Un signal. Il m’a tiré vers lui pour s’enfoncer encore plus profond. Il soufflait et poussait des ha de plus en plus fort. Je l’accompagnais et me branlais comme jamais. C’était intense, nous étions en symbiose. Soudain, un cri plus fort que les autres a annoncé notre jouissance commune. Il s’est tétanisé au fond de moi où je l’ai senti gicler. Moi aussi j’avais lâché ma sauce sur mon ventre. J’étais foudroyée par la décharge. Mon premier véritable orgasme. Il s’est écroulé sur moi, sa bite a glissé. Je n’avais plus mal. J’étais incroyablement bien. J’ai enlacé mon père qui s’est repris. Il m’a embrassé sur la bouche et m’a couvert de baisers. À ma grande surprise, il a léché mon sperme. Il m’a regardé, ses yeux gris étaient différents, pour la première fois j’y lisais de la tendresse.

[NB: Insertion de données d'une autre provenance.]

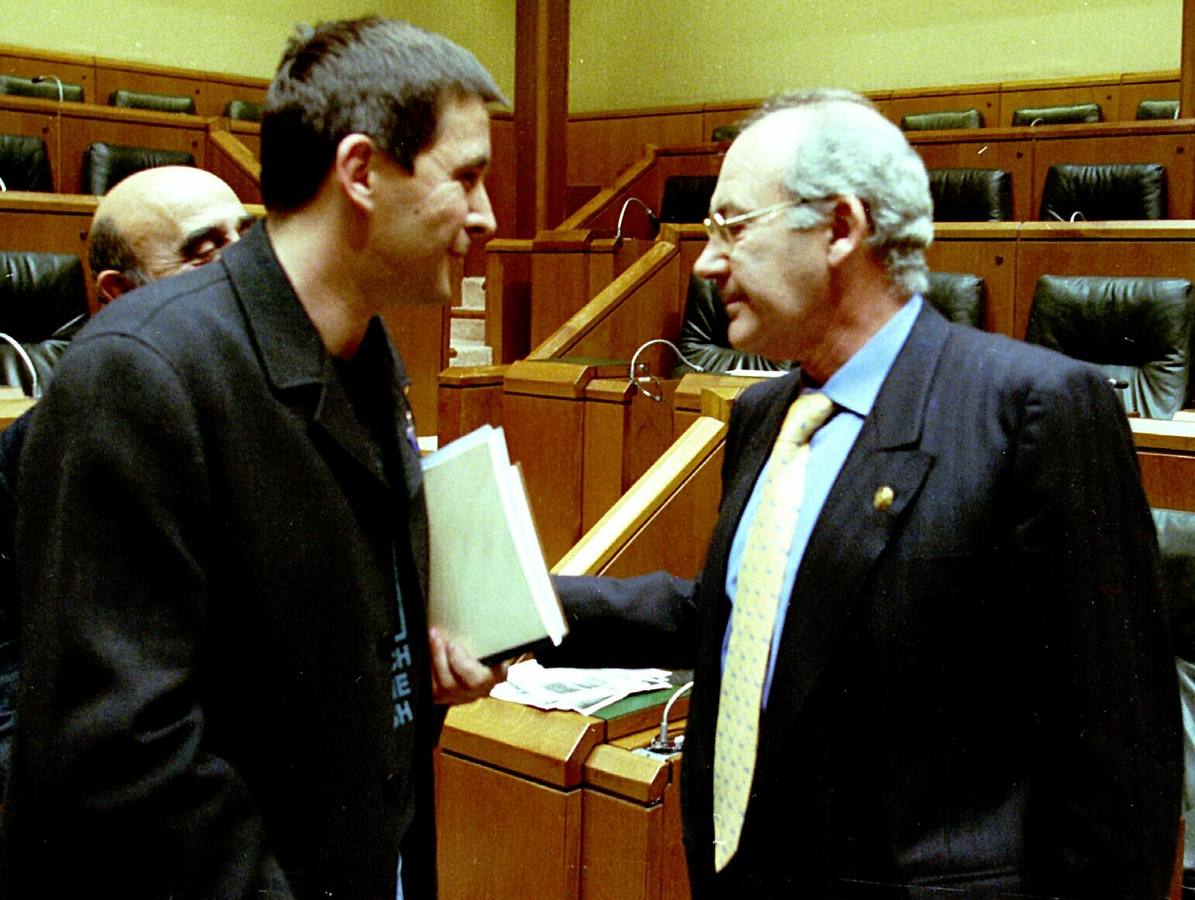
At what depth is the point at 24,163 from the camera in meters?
3.83

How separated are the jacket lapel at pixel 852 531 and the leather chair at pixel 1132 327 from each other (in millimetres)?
2145

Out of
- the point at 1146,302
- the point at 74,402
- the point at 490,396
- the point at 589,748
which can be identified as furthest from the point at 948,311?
the point at 74,402

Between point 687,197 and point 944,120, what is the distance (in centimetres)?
122

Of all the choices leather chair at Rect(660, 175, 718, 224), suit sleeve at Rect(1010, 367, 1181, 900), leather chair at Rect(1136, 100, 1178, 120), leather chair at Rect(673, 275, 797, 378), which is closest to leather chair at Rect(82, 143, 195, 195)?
leather chair at Rect(660, 175, 718, 224)

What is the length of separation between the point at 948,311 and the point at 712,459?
1176 mm

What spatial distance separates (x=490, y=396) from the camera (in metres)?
2.82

- Tu as aimé ? m’a interrogé mon père.

- À la fin oui.

- Je préférai que tu ne t’habilles plus en femme. Voilà ce qui arrive.

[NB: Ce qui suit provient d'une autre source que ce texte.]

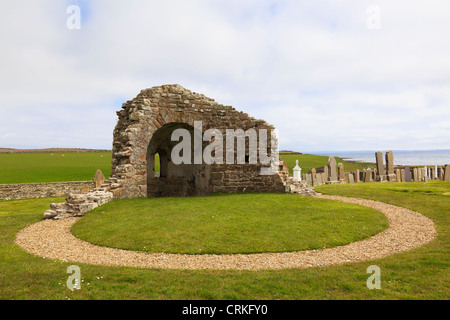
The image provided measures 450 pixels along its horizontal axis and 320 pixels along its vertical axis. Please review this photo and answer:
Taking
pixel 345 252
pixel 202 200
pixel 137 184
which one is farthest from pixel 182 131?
pixel 345 252

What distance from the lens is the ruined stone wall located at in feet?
46.3

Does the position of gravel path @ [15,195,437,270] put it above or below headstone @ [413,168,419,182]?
below

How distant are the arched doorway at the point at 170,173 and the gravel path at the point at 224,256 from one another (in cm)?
840

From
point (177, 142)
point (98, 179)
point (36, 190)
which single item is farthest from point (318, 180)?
point (36, 190)

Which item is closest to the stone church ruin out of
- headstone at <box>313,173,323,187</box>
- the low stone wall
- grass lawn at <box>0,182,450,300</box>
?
grass lawn at <box>0,182,450,300</box>

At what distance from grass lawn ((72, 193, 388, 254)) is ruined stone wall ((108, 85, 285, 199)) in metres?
1.87

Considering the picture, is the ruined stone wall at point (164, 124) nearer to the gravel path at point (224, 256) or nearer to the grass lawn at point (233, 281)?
the gravel path at point (224, 256)

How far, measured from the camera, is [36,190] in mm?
22688

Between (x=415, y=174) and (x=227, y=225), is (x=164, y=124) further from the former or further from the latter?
(x=415, y=174)

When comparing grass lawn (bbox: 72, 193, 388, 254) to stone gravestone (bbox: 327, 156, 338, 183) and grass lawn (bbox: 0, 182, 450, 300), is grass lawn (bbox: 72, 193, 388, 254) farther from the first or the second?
stone gravestone (bbox: 327, 156, 338, 183)

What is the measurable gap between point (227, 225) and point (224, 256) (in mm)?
2102

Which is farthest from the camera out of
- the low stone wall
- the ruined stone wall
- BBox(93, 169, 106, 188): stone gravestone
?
the low stone wall

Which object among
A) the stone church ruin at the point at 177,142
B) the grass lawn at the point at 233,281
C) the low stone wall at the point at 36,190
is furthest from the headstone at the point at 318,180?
the grass lawn at the point at 233,281

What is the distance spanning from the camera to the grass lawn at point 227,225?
7.69m
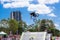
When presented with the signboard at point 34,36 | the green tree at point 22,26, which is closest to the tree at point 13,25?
the green tree at point 22,26

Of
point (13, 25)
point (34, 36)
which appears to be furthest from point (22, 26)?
point (34, 36)

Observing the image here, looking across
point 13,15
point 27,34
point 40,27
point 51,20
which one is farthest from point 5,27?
point 27,34

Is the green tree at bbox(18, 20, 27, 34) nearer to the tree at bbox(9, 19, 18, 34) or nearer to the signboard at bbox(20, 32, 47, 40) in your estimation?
the tree at bbox(9, 19, 18, 34)

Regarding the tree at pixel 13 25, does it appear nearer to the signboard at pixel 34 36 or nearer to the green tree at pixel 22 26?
the green tree at pixel 22 26

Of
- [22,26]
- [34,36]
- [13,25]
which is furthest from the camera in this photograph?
[22,26]

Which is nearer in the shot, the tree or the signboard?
the signboard

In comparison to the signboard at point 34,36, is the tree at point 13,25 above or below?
above

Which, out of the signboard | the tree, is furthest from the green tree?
the signboard

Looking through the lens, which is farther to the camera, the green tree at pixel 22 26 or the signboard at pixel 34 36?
the green tree at pixel 22 26

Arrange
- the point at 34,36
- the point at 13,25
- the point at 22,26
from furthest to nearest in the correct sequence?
the point at 22,26
the point at 13,25
the point at 34,36

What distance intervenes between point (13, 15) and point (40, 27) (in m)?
1.17

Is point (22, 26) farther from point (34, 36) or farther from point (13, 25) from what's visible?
point (34, 36)

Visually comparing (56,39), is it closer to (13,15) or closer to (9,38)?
(9,38)

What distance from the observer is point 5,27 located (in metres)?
8.06
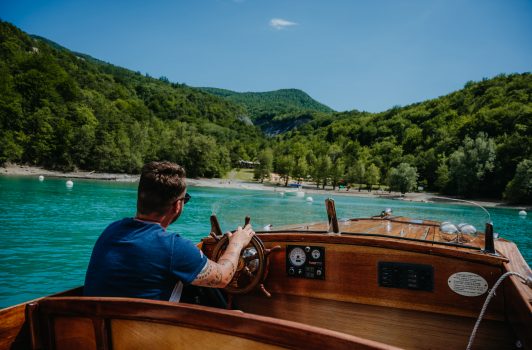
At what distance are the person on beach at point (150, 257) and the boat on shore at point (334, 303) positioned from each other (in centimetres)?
18

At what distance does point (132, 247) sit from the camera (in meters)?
1.70

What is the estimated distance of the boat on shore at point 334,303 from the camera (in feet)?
4.50

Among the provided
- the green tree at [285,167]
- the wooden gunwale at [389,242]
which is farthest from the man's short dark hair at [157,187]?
the green tree at [285,167]

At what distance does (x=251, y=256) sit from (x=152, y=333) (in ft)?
6.85

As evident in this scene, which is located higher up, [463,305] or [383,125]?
[383,125]

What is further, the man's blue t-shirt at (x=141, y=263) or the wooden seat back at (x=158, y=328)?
the man's blue t-shirt at (x=141, y=263)

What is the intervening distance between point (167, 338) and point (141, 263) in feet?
1.32

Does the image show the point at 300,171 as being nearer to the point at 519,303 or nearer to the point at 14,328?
the point at 519,303

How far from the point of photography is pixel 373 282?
321cm

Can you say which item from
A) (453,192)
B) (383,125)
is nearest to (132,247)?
(453,192)

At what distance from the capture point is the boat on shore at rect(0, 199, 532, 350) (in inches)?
54.1

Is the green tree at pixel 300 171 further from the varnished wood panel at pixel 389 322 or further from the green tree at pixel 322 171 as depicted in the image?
the varnished wood panel at pixel 389 322

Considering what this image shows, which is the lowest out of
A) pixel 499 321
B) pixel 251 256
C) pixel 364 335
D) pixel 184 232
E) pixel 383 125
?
pixel 184 232

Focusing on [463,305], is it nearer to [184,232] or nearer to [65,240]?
[65,240]
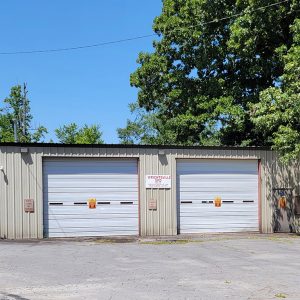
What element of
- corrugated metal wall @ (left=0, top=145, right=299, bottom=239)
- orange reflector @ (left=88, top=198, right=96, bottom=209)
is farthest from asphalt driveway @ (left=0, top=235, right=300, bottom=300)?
orange reflector @ (left=88, top=198, right=96, bottom=209)

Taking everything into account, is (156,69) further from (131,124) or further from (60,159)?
(131,124)

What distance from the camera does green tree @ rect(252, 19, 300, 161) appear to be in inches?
716

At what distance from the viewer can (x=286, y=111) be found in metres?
18.3

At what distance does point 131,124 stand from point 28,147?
4175 cm

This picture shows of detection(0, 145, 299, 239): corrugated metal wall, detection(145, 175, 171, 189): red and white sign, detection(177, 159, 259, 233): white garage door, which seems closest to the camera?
detection(0, 145, 299, 239): corrugated metal wall

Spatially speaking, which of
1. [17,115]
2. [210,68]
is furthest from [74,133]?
[210,68]

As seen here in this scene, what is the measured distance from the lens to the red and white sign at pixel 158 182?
63.9ft

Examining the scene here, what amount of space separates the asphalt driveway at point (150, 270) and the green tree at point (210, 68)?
31.6 feet

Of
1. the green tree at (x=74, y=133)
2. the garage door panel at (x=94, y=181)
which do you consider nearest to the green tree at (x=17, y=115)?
the green tree at (x=74, y=133)

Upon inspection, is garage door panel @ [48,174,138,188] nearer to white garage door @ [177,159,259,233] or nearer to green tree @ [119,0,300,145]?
white garage door @ [177,159,259,233]

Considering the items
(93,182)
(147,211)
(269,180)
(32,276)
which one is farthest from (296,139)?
(32,276)

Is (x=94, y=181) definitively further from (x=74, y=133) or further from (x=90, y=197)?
(x=74, y=133)

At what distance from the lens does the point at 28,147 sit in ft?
60.1

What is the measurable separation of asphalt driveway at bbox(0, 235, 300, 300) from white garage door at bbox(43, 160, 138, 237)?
185 centimetres
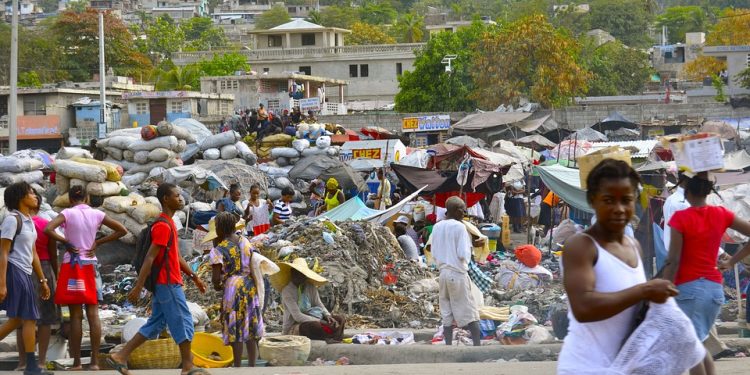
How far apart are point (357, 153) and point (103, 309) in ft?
43.1

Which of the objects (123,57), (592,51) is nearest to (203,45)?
(123,57)

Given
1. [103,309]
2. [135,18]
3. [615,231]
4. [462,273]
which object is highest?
[135,18]

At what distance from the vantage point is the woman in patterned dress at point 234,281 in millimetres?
8344

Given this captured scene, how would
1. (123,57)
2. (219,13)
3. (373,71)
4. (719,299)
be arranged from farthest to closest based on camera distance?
(219,13), (123,57), (373,71), (719,299)

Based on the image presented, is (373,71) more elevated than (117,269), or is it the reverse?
(373,71)

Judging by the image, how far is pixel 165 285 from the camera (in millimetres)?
7605

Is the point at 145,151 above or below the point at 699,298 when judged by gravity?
above

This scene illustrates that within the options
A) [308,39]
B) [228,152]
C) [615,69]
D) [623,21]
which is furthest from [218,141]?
[623,21]

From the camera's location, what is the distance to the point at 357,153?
26469 mm

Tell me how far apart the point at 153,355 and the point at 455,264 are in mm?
2584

- C’est interdit de faire ça entre père et fils.

- De nombreuses choses le sont. Tu as encore beaucoup de choses à apprendre. Allez, va prendre une douche.

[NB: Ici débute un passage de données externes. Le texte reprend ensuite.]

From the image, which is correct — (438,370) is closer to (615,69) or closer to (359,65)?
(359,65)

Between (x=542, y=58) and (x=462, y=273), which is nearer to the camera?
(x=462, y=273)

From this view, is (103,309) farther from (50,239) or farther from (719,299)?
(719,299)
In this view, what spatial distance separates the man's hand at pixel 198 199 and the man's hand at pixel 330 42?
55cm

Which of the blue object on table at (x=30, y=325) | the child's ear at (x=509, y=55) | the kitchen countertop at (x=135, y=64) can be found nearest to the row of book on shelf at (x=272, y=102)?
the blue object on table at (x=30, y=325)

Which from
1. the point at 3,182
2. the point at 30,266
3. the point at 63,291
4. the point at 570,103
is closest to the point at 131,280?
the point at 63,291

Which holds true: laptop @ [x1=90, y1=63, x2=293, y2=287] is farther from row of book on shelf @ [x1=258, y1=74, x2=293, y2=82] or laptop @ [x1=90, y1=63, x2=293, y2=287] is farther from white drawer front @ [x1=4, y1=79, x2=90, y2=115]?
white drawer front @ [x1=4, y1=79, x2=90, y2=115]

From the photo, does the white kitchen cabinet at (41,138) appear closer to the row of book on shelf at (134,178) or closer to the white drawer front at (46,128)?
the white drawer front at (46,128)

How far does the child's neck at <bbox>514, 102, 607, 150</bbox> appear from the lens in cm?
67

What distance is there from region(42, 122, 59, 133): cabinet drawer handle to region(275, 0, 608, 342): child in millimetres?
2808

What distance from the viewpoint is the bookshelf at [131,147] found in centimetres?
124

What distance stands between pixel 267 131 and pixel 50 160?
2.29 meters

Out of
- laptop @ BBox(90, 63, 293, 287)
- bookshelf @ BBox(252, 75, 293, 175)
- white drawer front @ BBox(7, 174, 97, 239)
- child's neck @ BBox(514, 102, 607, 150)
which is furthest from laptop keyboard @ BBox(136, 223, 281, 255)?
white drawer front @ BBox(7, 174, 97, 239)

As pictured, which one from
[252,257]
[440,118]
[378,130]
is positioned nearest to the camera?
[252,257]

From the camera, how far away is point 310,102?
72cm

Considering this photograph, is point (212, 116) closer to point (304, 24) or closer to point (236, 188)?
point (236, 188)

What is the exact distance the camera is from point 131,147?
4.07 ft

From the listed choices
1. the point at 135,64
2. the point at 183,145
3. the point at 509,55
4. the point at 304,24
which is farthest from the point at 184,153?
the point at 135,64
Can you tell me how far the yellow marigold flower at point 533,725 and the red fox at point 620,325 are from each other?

Il a quitté ma chambre sans un regard en arrière. Je me suis précipité aux toilettes et assis sur la cuvette, je me suis penché pour voir le sperme de mon père s’écouler en longs filaments. Cela a duré un moment, je me suis étonné qu’il y en eût autant. Après je me suis douché et me suis mis en pyjama. Entortillé dans ma couette avec mon lapin, je n’ai pas pleuré, mais restais un peu déboussolé. Je percevais encore la sensation de la queue de mon père dans mon trou. Fatigué et endolori, je me suis endormi.

Ma mère à son retour m’a réveillé et s’est inquiétée. J’ai prétendu avoir mal au ventre. Elle m’a donné un tendre baiser et m’a dorloté.

Le lendemain midi, la famille fêtait la victoire de mon brillantissime frère. J’ai toujours été jaloux de Hugues, la réplique en plus jeune de mon père. Son préféré. Ce dimanche-là, malgré les louanges paternelles envers Hugues, je savais que moi seul connaissais le vrai Philippe, que le reste n’était qu’une façade sociale. Je me suis senti heureux, j’existais enfin pour mon père qui ne cessait de me jeter des regards furtifs et affamés. J’ai dû patienter une semaine avant qu’il ne recommence.